> _Work request_:
Please write out only the lines from the line with "Load image into" to the line with "Kerstmis Eenvoudige Rode", inclusive, exactly as they stand below, without the pictures.

> _Provided entries_:

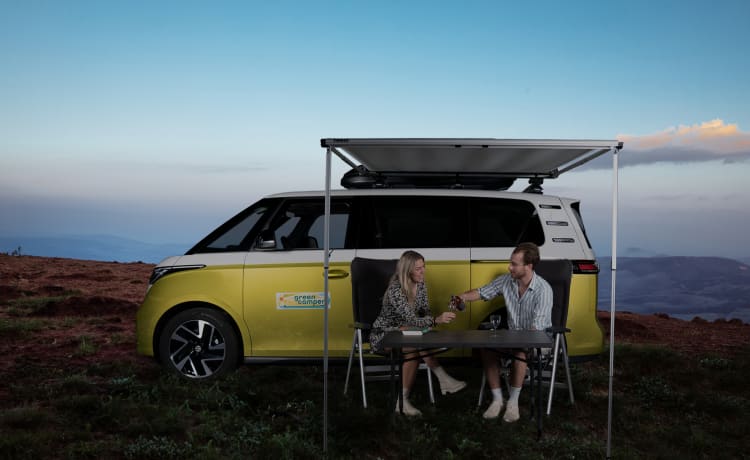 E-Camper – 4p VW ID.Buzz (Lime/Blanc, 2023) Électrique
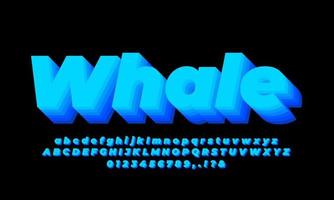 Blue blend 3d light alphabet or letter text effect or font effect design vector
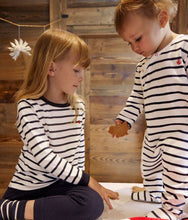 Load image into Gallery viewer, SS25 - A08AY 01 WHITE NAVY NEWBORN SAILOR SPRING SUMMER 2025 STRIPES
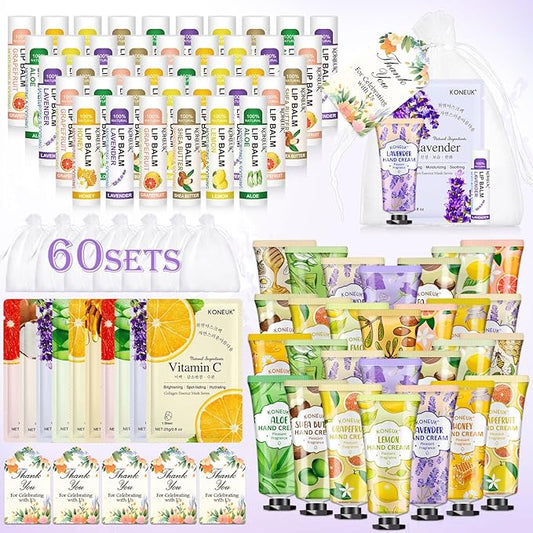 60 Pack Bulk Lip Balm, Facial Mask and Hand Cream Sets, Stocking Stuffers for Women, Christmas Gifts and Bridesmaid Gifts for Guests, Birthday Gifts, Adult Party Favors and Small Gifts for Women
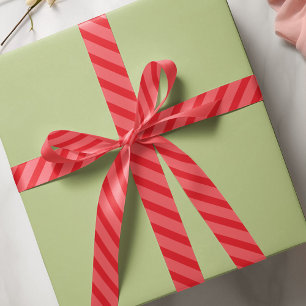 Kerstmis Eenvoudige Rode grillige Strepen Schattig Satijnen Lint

--

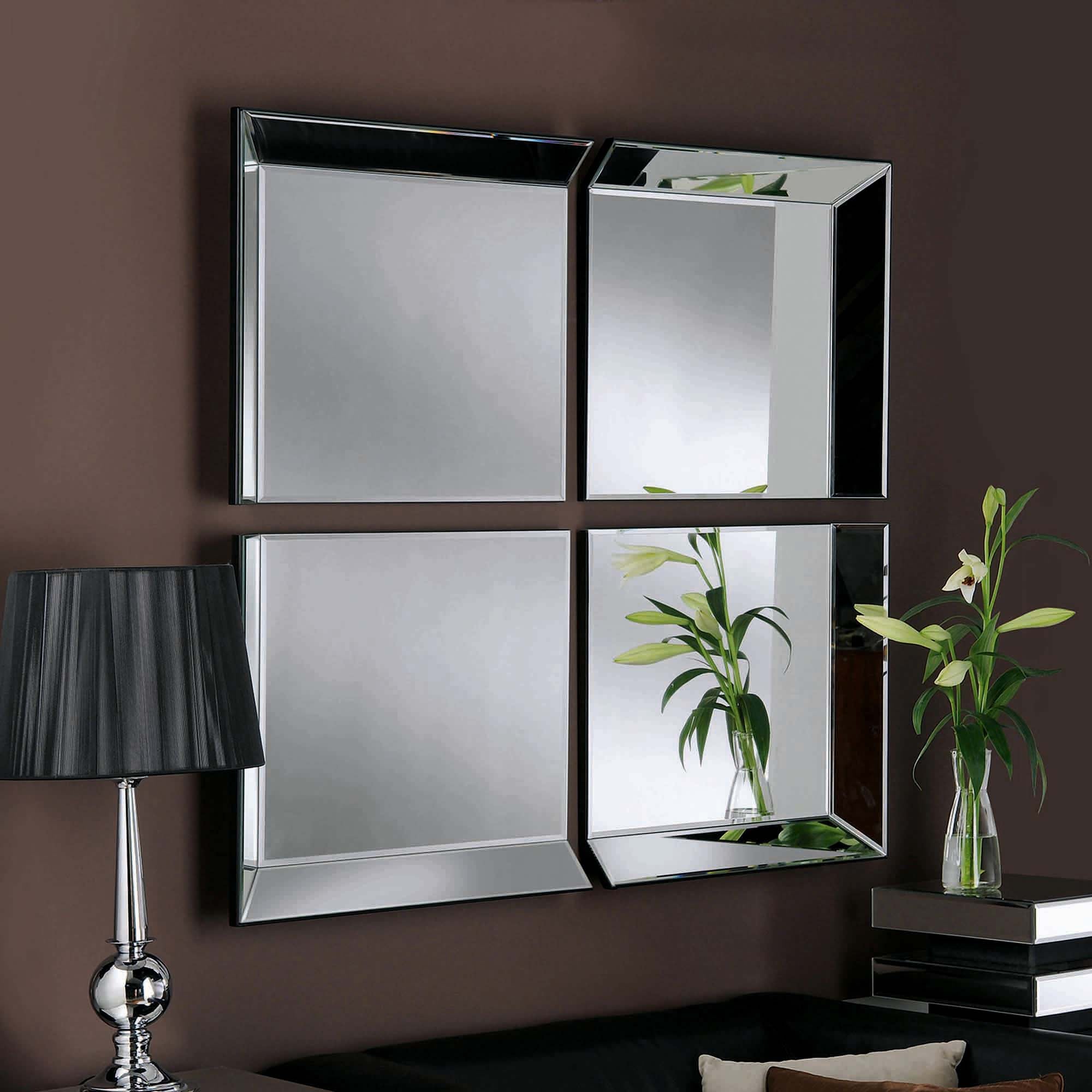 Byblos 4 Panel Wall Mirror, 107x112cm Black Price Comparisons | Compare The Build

> _Solution for this exercise_:
 Load image into Gallery viewer, SS25 - A08AY 01 WHITE NAVY NEWBORN SAILOR SPRING SUMMER 2025 STRIPES
 60 Pack Bulk Lip Balm, Facial Mask and Hand Cream Sets, Stocking Stuffers for Women, Christmas Gifts and Bridesmaid Gifts for Guests, Birthday Gifts, Adult Party Favors and Small Gifts for Women
 Kerstmis Eenvoudige Rode grillige Strepen Schattig Satijnen Lint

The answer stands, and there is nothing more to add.